> **Goal of the exercise**: Format the lines of the entries between the line containing "Of point 594,221" and the line containing "130375 millimetres", inclusive, as a JSON list of strings with one string per line, omitting blank lines.

(Collected data entries)
[start]
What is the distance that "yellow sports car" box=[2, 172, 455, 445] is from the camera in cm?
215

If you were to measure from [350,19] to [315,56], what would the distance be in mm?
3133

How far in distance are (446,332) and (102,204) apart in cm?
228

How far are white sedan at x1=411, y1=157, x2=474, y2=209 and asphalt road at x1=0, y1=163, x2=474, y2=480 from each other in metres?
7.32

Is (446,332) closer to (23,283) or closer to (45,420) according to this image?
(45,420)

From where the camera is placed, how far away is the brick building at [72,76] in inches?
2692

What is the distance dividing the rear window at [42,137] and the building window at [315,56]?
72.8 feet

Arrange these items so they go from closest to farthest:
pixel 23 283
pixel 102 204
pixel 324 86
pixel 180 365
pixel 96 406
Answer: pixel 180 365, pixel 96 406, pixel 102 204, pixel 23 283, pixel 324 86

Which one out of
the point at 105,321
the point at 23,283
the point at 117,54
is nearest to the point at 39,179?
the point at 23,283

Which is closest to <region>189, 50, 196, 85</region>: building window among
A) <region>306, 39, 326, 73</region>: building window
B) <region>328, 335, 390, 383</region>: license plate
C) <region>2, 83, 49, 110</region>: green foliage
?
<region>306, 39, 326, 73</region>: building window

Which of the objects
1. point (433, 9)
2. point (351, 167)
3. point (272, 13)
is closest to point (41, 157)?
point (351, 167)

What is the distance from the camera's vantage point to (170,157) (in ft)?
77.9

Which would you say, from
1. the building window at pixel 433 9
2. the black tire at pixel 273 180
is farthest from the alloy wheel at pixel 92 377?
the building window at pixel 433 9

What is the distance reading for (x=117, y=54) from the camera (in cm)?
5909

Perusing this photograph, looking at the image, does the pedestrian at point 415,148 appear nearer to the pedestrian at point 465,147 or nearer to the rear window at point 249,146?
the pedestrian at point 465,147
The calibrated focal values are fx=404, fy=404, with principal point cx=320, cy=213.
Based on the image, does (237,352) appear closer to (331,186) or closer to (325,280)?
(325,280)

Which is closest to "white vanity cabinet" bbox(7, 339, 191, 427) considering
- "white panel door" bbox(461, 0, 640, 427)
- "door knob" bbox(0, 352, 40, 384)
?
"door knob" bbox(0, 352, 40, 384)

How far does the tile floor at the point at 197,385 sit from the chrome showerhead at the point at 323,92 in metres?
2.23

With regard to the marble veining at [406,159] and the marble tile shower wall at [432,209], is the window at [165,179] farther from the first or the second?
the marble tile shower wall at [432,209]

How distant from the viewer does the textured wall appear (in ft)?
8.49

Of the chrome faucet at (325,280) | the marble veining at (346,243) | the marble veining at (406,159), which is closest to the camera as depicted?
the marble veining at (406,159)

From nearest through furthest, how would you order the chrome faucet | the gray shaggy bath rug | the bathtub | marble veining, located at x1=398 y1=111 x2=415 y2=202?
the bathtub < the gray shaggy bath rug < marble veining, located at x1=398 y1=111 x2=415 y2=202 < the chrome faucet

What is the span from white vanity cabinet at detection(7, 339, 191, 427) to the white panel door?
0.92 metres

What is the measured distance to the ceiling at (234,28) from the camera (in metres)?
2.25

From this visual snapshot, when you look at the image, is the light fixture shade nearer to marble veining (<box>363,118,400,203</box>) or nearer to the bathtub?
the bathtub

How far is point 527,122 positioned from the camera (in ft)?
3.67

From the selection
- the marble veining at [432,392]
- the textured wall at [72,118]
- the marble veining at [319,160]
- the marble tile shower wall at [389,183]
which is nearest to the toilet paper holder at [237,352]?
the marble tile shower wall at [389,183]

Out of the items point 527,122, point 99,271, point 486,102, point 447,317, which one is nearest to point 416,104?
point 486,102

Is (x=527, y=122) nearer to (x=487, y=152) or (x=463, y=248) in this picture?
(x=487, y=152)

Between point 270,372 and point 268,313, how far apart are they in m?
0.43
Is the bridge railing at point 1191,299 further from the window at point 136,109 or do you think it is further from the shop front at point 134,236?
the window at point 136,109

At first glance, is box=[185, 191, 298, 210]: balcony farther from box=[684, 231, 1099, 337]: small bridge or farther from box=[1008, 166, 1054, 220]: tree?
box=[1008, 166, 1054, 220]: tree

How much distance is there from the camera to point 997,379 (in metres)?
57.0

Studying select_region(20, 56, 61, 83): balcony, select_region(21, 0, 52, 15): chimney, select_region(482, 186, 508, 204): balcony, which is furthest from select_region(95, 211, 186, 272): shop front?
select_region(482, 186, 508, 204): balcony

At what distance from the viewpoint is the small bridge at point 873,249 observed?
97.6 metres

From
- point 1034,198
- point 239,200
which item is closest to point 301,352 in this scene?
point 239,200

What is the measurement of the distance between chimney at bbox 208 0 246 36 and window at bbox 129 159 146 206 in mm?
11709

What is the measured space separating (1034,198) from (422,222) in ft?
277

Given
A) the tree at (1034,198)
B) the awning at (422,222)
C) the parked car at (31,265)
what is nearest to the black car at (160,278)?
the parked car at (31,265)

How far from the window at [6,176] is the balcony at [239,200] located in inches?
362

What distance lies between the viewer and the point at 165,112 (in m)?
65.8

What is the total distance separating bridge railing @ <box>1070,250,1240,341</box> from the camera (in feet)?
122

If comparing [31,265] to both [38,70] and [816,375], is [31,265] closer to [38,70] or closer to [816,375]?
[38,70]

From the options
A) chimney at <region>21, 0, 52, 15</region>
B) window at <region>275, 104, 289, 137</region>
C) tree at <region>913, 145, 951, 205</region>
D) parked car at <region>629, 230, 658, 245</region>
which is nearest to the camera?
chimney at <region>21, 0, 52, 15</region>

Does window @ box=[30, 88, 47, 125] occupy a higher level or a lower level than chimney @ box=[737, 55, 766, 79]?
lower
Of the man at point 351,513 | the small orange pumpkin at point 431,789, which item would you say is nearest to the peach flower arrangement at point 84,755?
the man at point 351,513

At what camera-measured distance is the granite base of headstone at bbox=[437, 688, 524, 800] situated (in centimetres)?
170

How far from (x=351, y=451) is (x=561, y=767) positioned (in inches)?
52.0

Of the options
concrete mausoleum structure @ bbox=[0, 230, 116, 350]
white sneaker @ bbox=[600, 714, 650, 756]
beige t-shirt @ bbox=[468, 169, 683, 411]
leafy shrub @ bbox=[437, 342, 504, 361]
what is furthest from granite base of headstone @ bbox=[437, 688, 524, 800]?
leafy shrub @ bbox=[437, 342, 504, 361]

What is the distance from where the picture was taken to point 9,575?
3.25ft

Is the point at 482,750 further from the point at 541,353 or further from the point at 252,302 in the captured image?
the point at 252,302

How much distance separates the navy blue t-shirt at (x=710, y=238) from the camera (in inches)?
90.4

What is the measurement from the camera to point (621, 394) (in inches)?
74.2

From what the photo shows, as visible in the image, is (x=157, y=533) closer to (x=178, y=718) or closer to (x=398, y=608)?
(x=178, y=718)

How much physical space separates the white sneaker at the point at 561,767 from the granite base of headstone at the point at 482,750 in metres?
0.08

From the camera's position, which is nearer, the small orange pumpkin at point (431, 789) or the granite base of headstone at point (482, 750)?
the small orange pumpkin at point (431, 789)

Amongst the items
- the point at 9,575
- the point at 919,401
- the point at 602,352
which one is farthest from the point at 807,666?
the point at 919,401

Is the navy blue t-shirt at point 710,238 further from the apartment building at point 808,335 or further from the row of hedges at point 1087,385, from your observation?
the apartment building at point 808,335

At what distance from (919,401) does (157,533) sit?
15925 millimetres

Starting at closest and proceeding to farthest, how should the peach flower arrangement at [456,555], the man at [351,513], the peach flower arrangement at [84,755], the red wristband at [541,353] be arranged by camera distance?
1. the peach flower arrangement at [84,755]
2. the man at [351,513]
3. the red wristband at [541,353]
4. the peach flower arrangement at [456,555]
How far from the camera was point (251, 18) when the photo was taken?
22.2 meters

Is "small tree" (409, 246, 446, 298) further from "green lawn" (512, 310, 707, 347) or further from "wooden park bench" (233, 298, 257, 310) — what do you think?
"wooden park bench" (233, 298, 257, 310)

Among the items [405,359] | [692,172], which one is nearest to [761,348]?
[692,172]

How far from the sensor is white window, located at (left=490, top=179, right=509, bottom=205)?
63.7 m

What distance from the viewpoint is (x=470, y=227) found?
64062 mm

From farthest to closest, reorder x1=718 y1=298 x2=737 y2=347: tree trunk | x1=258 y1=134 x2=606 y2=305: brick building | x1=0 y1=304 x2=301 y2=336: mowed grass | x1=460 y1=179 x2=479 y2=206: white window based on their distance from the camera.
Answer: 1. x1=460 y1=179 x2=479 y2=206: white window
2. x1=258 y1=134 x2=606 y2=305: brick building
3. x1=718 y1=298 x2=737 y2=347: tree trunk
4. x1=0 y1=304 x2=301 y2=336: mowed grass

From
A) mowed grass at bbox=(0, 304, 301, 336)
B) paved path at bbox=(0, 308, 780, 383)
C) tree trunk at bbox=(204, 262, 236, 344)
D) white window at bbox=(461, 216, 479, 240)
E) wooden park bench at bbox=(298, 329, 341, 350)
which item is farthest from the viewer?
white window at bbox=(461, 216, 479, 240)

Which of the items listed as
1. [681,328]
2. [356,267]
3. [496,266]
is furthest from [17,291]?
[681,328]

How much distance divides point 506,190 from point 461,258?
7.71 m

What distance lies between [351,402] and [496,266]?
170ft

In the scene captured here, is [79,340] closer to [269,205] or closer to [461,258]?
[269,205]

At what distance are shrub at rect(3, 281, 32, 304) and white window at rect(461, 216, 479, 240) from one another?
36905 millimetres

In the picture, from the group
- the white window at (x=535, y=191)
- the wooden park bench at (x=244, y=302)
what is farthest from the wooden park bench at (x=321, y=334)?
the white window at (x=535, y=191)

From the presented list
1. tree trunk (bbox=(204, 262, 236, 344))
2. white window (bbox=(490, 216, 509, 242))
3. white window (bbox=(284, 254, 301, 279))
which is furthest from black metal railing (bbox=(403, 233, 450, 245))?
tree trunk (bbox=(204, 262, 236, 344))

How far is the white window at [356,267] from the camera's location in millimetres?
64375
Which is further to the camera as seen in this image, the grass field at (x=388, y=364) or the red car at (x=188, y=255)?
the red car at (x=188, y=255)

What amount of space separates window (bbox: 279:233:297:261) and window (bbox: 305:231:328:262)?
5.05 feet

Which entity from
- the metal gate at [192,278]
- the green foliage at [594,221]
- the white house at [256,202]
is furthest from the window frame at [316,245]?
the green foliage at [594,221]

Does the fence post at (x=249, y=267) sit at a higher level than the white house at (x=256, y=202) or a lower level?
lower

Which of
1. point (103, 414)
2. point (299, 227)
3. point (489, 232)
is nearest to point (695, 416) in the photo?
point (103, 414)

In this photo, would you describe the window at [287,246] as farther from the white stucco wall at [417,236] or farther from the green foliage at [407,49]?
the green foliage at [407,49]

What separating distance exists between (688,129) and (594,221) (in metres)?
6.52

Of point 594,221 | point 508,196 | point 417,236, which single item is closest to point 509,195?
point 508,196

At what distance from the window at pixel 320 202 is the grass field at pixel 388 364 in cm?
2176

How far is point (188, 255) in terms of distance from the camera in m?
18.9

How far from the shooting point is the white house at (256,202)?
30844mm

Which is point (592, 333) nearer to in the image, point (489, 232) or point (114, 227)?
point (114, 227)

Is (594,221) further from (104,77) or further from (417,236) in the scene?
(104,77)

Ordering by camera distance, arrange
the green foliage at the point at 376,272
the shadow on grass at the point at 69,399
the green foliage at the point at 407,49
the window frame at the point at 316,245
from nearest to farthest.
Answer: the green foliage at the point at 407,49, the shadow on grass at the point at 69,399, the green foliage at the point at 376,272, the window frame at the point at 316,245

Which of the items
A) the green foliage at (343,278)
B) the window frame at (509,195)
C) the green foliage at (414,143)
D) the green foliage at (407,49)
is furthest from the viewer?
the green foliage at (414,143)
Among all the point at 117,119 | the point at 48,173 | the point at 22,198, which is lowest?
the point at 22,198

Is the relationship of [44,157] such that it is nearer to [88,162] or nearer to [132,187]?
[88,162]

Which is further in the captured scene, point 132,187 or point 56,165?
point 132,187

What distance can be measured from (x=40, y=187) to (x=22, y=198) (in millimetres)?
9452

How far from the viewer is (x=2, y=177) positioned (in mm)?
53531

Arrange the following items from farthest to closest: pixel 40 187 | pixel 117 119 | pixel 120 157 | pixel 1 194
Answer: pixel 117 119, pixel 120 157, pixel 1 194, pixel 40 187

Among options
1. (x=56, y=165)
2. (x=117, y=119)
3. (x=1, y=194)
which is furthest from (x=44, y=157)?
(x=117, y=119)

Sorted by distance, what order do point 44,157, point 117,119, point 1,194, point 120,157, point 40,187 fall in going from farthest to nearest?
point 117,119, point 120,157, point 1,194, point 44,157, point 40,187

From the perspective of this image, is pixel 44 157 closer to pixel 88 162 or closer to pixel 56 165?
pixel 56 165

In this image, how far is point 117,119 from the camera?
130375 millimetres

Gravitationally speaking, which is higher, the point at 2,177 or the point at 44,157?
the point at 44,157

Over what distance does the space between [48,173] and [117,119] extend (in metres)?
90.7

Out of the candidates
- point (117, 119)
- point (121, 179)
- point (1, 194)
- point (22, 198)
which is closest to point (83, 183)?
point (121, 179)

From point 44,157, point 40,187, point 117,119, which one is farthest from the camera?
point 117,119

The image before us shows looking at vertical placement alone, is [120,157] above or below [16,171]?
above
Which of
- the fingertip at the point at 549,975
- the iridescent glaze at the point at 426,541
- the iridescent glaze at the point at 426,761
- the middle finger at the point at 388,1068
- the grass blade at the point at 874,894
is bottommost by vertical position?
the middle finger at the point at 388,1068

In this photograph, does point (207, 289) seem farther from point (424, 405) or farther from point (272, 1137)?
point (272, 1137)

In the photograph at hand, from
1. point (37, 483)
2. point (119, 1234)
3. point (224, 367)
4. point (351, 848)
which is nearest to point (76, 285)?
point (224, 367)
[end]
> **Correct response**:
[
  "Of point 594,221 | point 508,196 | point 417,236, which single item is closest to point 509,195?",
  "point 508,196",
  "At what distance from the window at pixel 320 202 is the grass field at pixel 388 364 in cm?",
  "2176",
  "How far is point (188, 255) in terms of distance from the camera in m?",
  "18.9",
  "How far from the shooting point is the white house at (256,202)?",
  "30844mm",
  "Which is point (592, 333) nearer to in the image, point (489, 232) or point (114, 227)?",
  "point (114, 227)",
  "Is (594,221) further from (104,77) or further from (417,236) in the scene?",
  "(104,77)",
  "Ordering by camera distance, arrange",
  "the green foliage at the point at 376,272",
  "the shadow on grass at the point at 69,399",
  "the green foliage at the point at 407,49",
  "the window frame at the point at 316,245",
  "from nearest to farthest.",
  "Answer: the green foliage at the point at 407,49, the shadow on grass at the point at 69,399, the green foliage at the point at 376,272, the window frame at the point at 316,245",
  "Which of the items",
  "A) the green foliage at (343,278)",
  "B) the window frame at (509,195)",
  "C) the green foliage at (414,143)",
  "D) the green foliage at (407,49)",
  "is furthest from the viewer?",
  "the green foliage at (414,143)",
  "Among all the point at 117,119 | the point at 48,173 | the point at 22,198, which is lowest?",
  "the point at 22,198",
  "Is the relationship of [44,157] such that it is nearer to [88,162] or nearer to [132,187]?",
  "[88,162]",
  "Which is further in the captured scene, point 132,187 or point 56,165?",
  "point 132,187",
  "What distance can be measured from (x=40, y=187) to (x=22, y=198) (in millimetres)?",
  "9452",
  "How far from the viewer is (x=2, y=177) positioned (in mm)?",
  "53531",
  "Arrange the following items from farthest to closest: pixel 40 187 | pixel 117 119 | pixel 120 157 | pixel 1 194",
  "Answer: pixel 117 119, pixel 120 157, pixel 1 194, pixel 40 187",
  "Among options",
  "1. (x=56, y=165)",
  "2. (x=117, y=119)",
  "3. (x=1, y=194)",
  "which is furthest from (x=44, y=157)?",
  "(x=117, y=119)",
  "Sorted by distance, what order do point 44,157, point 117,119, point 1,194, point 120,157, point 40,187 fall in going from farthest to nearest?",
  "point 117,119, point 120,157, point 1,194, point 44,157, point 40,187",
  "From the perspective of this image, is pixel 44 157 closer to pixel 88 162 or closer to pixel 56 165?",
  "pixel 56 165",
  "In this image, how far is point 117,119 from the camera?",
  "130375 millimetres"
]